Mons. Agustí Cortés Es claro que sin horizonte no se puede dar un paso. Mejor dicho, sin un horizonte bueno, positivo, cierto, no podemos caminar en el presente. Si supiéramos que no hay final o que el final es mera destrucción, ¿quién se atrevería a seguir andando?
Por el contrario, la previsión de la meta feliz nos permite afrontar las dificultades del camino. La experiencia es sencilla y cotidiana: los sueños son motor de la vida y, dado el caso de haber conseguido la meta, el camino se ve de otra manera. Un atleta da por bueno todo el esfuerzo realizado hasta conseguir al final la marca propuesta; así mismo el estudiante con el título bajo el brazo tras unos largos años de estudio; y el enfermo curado tras un duro tratamiento; y, como dice el propio Jesús en el Evangelio, la madre, al tener en sus brazos al hijo recién nacido, considera bien empleados los esfuerzos del embarazo y el parto (cf. Jn 16,21).
Un poema sencillo y popular en lengua alemana describía el estado ánimo del típico depresivo, malhumorado y descontento con todo: el agua le parecía demasiado húmeda, el verano demasiado seco y caluroso, la música inútil y vacía, las risas superficiales, la buena literatura pura charlatanería, el paisaje aburrido, la comida insípida… Hasta el momento en que se enamoró de su chica. A partir de entonces todo le parecía maravilloso: el agua, el verano, la música… Este poema se titulaba “Final bueno, todo bueno”.

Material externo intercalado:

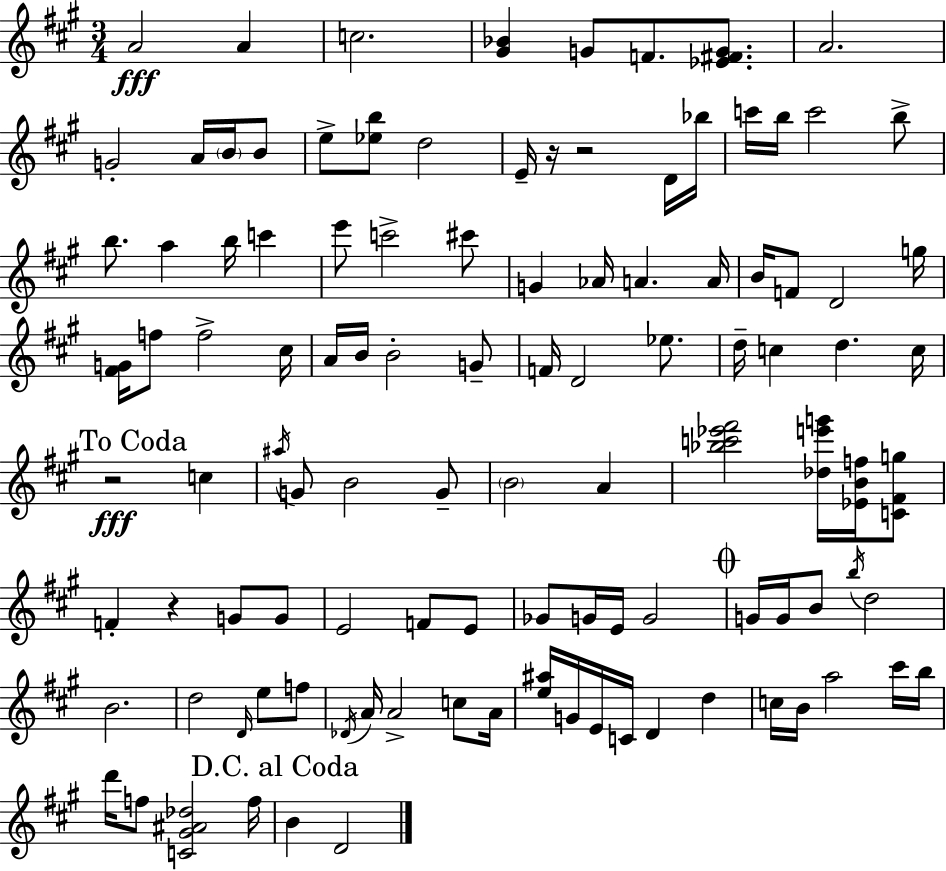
X:1
T:Untitled
M:3/4
L:1/4
K:A
A2 A c2 [^G_B] G/2 F/2 [_E^FG]/2 A2 G2 A/4 B/4 B/2 e/2 [_eb]/2 d2 E/4 z/4 z2 D/4 _b/4 c'/4 b/4 c'2 b/2 b/2 a b/4 c' e'/2 c'2 ^c'/2 G _A/4 A A/4 B/4 F/2 D2 g/4 [^FG]/4 f/2 f2 ^c/4 A/4 B/4 B2 G/2 F/4 D2 _e/2 d/4 c d c/4 z2 c ^a/4 G/2 B2 G/2 B2 A [_bc'_e'^f']2 [_de'g']/4 [_EBf]/4 [C^Fg]/2 F z G/2 G/2 E2 F/2 E/2 _G/2 G/4 E/4 G2 G/4 G/4 B/2 b/4 d2 B2 d2 D/4 e/2 f/2 _D/4 A/4 A2 c/2 A/4 [e^a]/4 G/4 E/4 C/4 D d c/4 B/4 a2 ^c'/4 b/4 d'/4 f/2 [C^G^A_d]2 f/4 B D2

En este caso, la experiencia de final feliz parece que ilumina todo el camino… y toda la vida. Aunque el argumento del poema no pase de ser una simpleza, se puede trasladar al terreno mucho más importante de toda una vida: anticipar, vivir con anticipación, pregustar el fin feliz es el gran motor de nuestra existencia.
Los cristianos sabemos –creemos, esperamos– el final de esta historia nuestra. Sabemos además que ese final tiene aires de victoria segura del Bien, de la Verdad, de la Belleza y, en consecuencia, de la vida humana en toda su plenitud. Lo celebramos en la fiesta de Cristo Rey del Universo.
Muchos templos de estilo románico tienen pintada la gran figura majestuosa de Cristo Rey en el ábside central, en el punto donde confluyen todas las miradas de la asamblea, como horizonte de todas las vidas y del mundo entero. La contemplación de esta figura puede evocar horas de oración y de reflexión muy importantes para la vida diaria.
Si realmente el final de la historia del mundo y de la historia personal es ese Cristo, toda la vida cambia. Cambia toda la vida, tanto en lo que tiene de bueno y gozoso, como en lo que tiene de malo y sufriente.
– Estamos asediados por mil preocupaciones, algunas graves. Pero la contemplación del triunfo final de Cristo permite que afrontemos los sufrimientos presentes con la paz de quien sabe que todo es relativo a ese fin.
– Nos inquieta que muchas veces triunfe la injusticia, la falsedad, los intereses egoístas, la sinrazón, el afán de poder… Pero en Cristo Rey reconocemos que triunfa definitivamente el amor de Dios realizado en la humanidad de Jesús.
– La dificultad de hallar consuelo en las realidades que nos rodean nos lleva a la tristeza. Pero la luz que proyecta Cristo victorioso des del final de la vida, ilumina hasta los detalles pequeños y cotidianos, que también tienen su brillo. Y eso nos ayuda a vivir.
Jesucristo es la última y definitiva palabra. Por eso nada tememos y todo lo esperamos.